Often, if you clearly sign documents in your capacity as “Trustee of the [Name] Trust,” and act within your authority, your personal exposure to third-party claims is reduced. The trust itself may be the primary obligor, but details of the contract language and facts matter.

Common Situations That Trigger Lawsuits

Trustee liability disputes in Texas often arise from:

  • Family conflict after a death or incapacity.
  • Disagreements over discretionary distributions (too generous vs. too strict).
  • Allegations that a trustee favored one side of the family.
  • Poor investment performance or concentrated holdings (e.g., one stock or one property).
  • Failure to provide information or accountings, leading to suspicion and mistrust.

Thoughtful communication and documentation can reduce these risks significantly.

Ways Texas Law Protects Careful Trustees

Texas law recognizes that trustees who act in good faith should not live in constant fear of being sued. Several tools and doctrines can help limit exposure when used correctly.

Exculpatory Clauses in the Trust Document

Many Texas trusts include provisions that limit a trustee’s liability for certain kinds of losses, as long as the trustee acted in good faith and did not engage in gross negligence, bad faith, or intentional misconduct.

  • These clauses cannot usually excuse a trustee from liability for acts done in bad faith or with reckless indifference to the beneficiaries.
  • The exact scope of any exculpatory clause depends on the language of the trust and applicable Texas law.

If you are serving under a trust with such provisions, they may provide significant protection—but they are not a free pass.
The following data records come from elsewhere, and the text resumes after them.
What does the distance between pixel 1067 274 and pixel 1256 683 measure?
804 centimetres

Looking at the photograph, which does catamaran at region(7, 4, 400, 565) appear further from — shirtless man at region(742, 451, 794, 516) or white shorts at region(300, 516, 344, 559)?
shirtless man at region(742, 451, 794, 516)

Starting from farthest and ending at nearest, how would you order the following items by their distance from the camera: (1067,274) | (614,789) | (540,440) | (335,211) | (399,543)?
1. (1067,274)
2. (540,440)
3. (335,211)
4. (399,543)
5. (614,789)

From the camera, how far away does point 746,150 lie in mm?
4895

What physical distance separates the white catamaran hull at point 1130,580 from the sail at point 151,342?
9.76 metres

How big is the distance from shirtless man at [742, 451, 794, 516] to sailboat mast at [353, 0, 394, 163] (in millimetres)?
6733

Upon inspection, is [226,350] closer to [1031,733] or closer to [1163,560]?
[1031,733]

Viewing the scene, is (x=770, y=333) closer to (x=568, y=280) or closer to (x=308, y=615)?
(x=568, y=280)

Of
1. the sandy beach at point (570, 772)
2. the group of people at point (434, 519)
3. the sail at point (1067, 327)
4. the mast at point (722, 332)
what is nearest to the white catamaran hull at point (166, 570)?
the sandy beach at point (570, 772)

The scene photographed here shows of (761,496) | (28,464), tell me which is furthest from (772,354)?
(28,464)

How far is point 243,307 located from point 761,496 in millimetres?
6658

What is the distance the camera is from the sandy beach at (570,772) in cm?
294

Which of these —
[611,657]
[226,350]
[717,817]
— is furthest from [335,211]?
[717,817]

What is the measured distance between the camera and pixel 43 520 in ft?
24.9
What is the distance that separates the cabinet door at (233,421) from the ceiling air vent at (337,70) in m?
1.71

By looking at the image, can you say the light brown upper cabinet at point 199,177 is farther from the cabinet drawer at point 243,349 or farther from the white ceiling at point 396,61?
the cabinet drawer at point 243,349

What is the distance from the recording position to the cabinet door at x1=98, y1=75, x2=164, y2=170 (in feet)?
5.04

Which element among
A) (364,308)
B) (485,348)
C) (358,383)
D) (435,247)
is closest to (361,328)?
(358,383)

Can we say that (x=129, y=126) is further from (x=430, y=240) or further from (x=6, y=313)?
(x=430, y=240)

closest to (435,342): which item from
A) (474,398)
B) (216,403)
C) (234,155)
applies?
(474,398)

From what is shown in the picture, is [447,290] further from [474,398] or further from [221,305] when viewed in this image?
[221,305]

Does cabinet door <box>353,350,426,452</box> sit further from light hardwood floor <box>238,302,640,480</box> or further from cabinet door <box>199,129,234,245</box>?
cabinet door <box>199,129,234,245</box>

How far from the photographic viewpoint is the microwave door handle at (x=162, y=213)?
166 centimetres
Beneficiary Consent, Release, or Ratification

Texas law often allows beneficiaries to:

  • Consent in advance to certain transactions after full disclosure.
  • Ratify transactions after they occur, if fully informed.
  • Release the trustee from liability for specific acts or accountings.

To be effective, these documents must be properly drafted, and beneficiaries must have full and accurate information. They cannot typically waive rights in cases of fraud or intentional misconduct.

Court Approval and Judicial Instructions

A trustee may petition a Texas court for instructions or approval of certain actions or transactions.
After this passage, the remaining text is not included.